**Exercise objective**. From the data that follows, print exactly the lines starting at the one containing "[camera trap, volunteer-labeled]" and ending at the one containing "category: elephant"; include both of them and nothing more.

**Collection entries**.
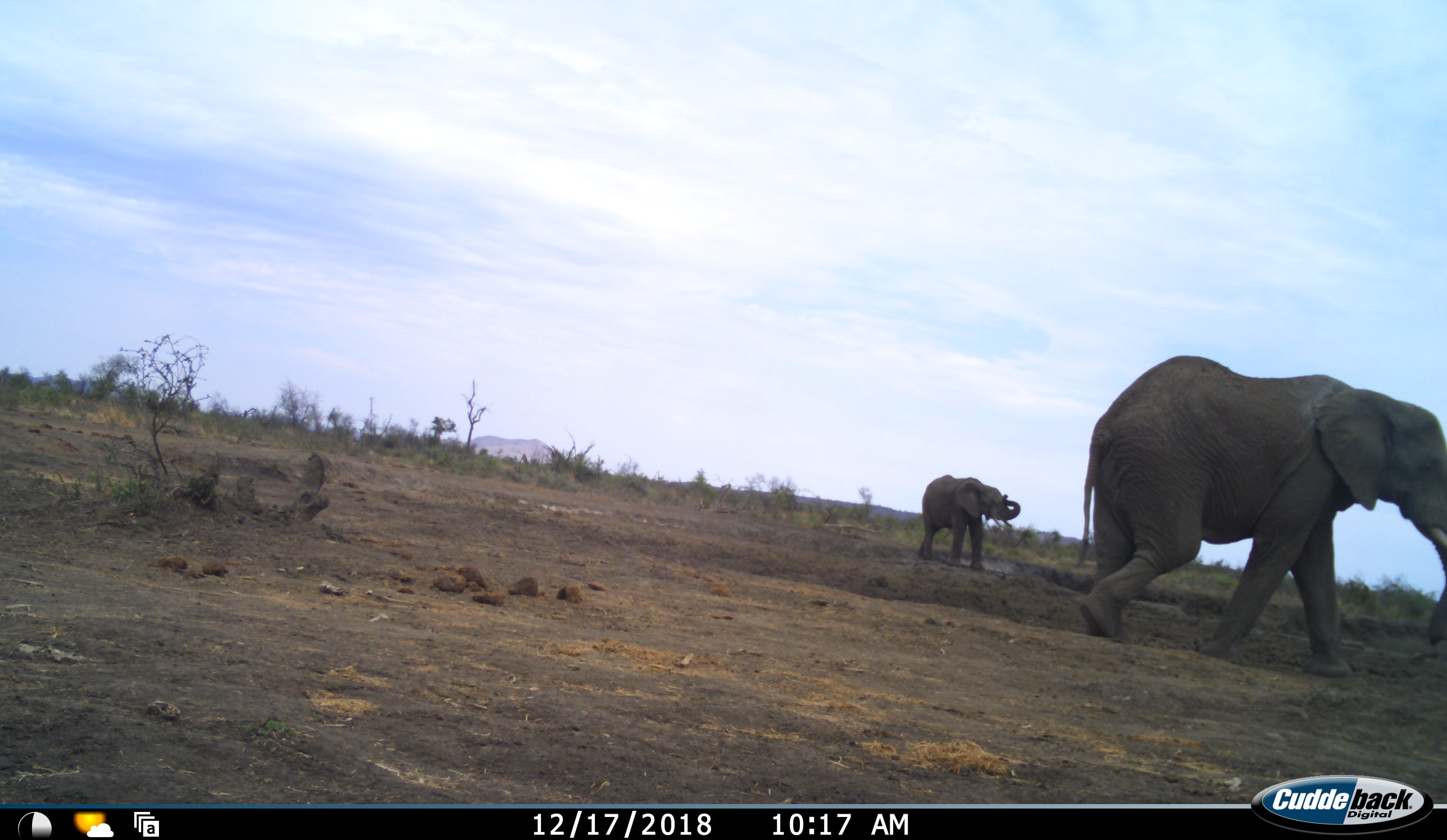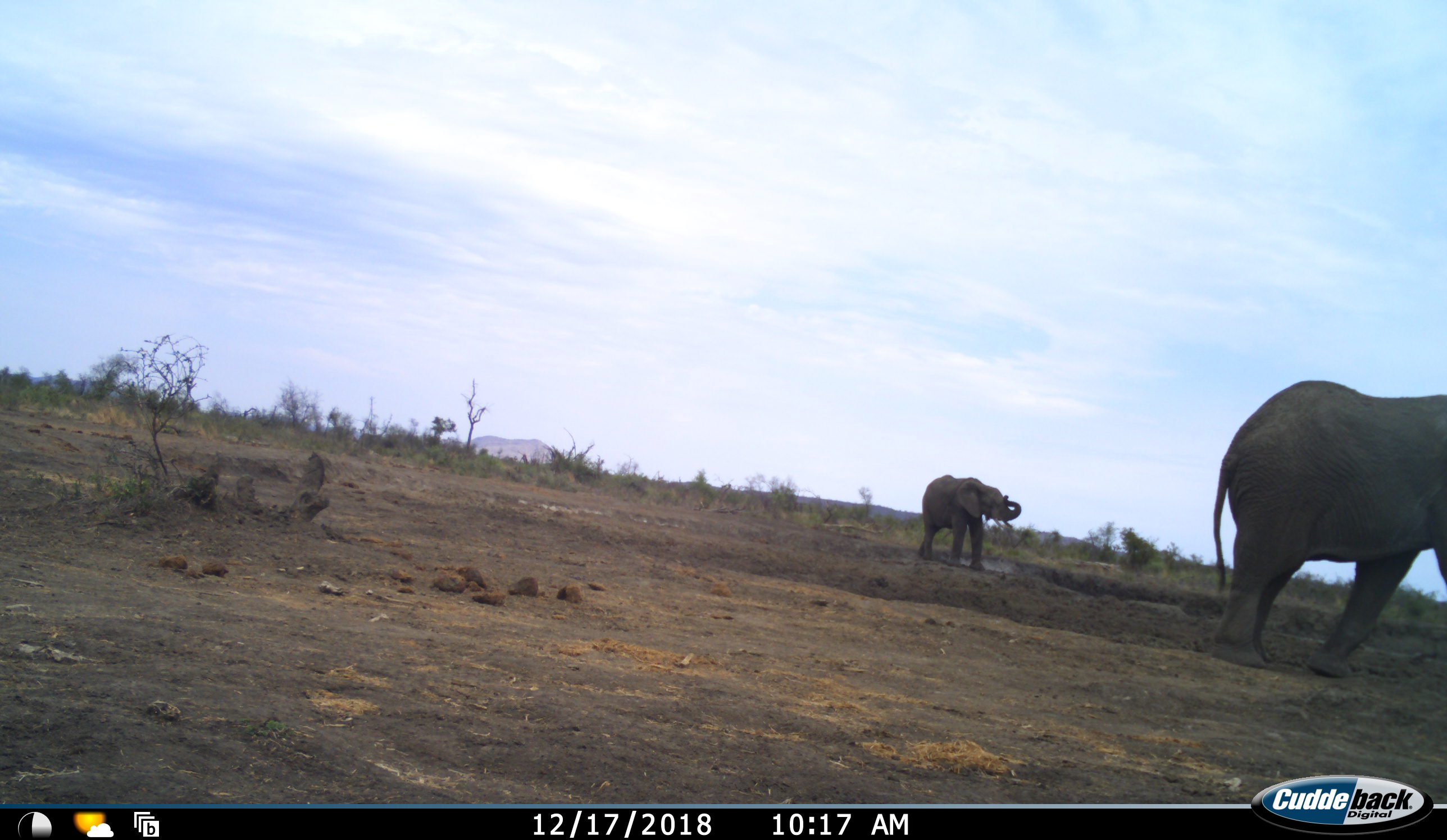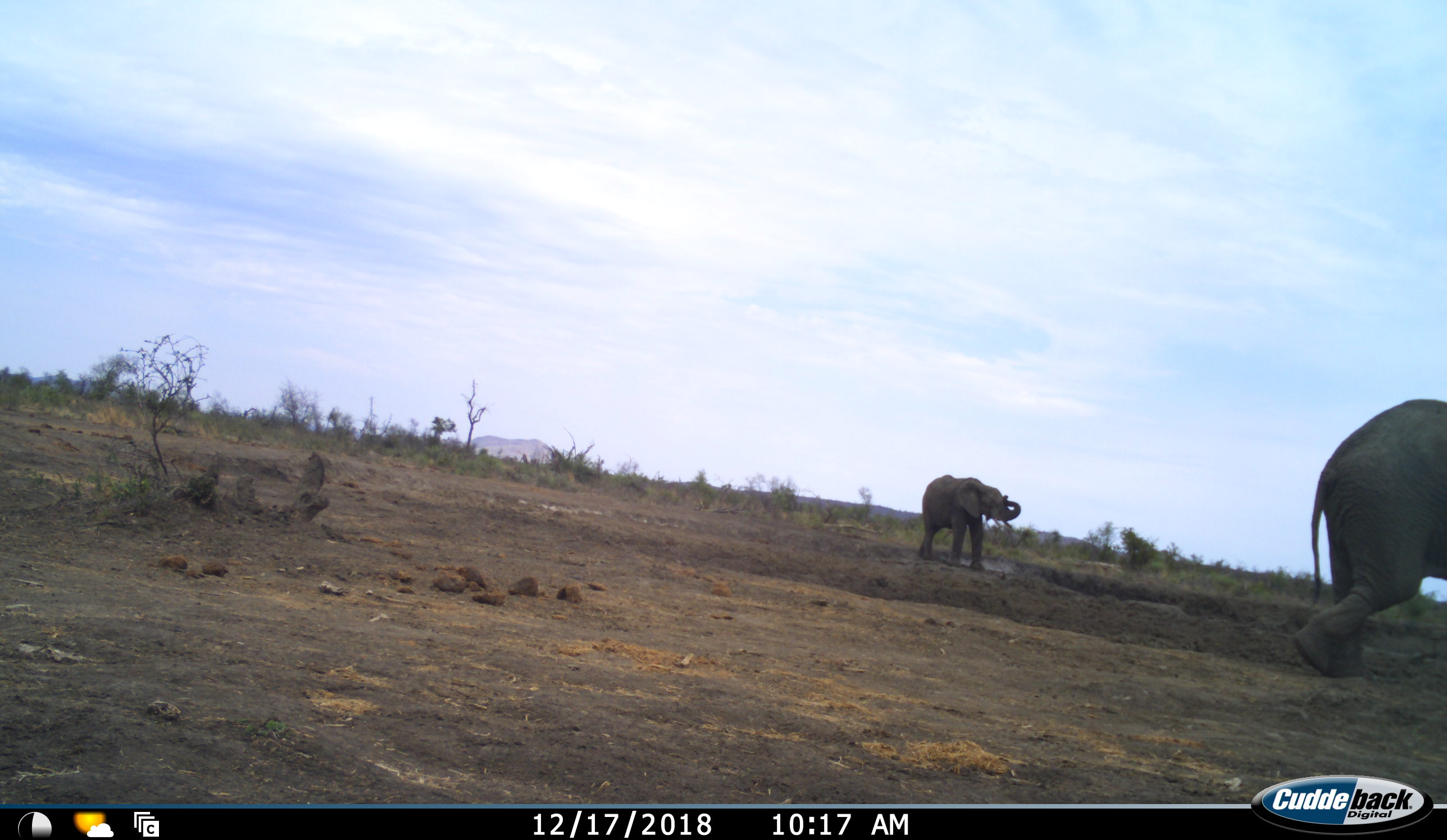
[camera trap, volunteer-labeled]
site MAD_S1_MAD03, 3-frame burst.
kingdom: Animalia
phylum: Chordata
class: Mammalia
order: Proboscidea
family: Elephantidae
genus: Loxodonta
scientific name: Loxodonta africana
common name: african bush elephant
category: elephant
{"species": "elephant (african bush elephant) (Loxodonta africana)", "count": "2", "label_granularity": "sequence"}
==
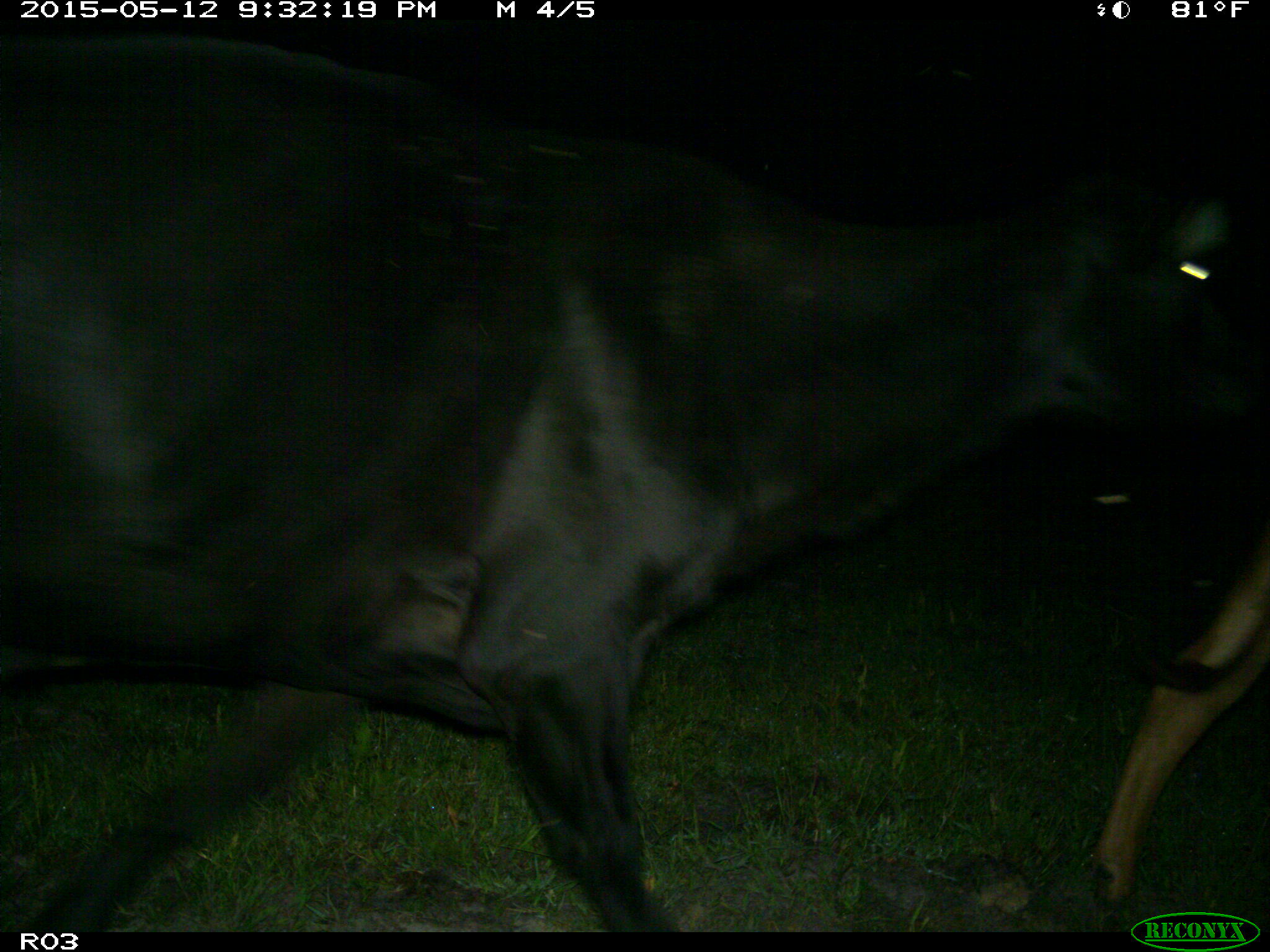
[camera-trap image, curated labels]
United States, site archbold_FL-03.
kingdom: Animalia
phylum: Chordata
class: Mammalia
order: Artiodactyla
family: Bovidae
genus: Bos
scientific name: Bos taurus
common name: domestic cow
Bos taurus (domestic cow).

**Solution for this task**.
[camera trap, volunteer-labeled]
site MAD_S1_MAD03, 3-frame burst.
kingdom: Animalia
phylum: Chordata
class: Mammalia
order: Proboscidea
family: Elephantidae
genus: Loxodonta
scientific name: Loxodonta africana
common name: african bush elephant
category: elephant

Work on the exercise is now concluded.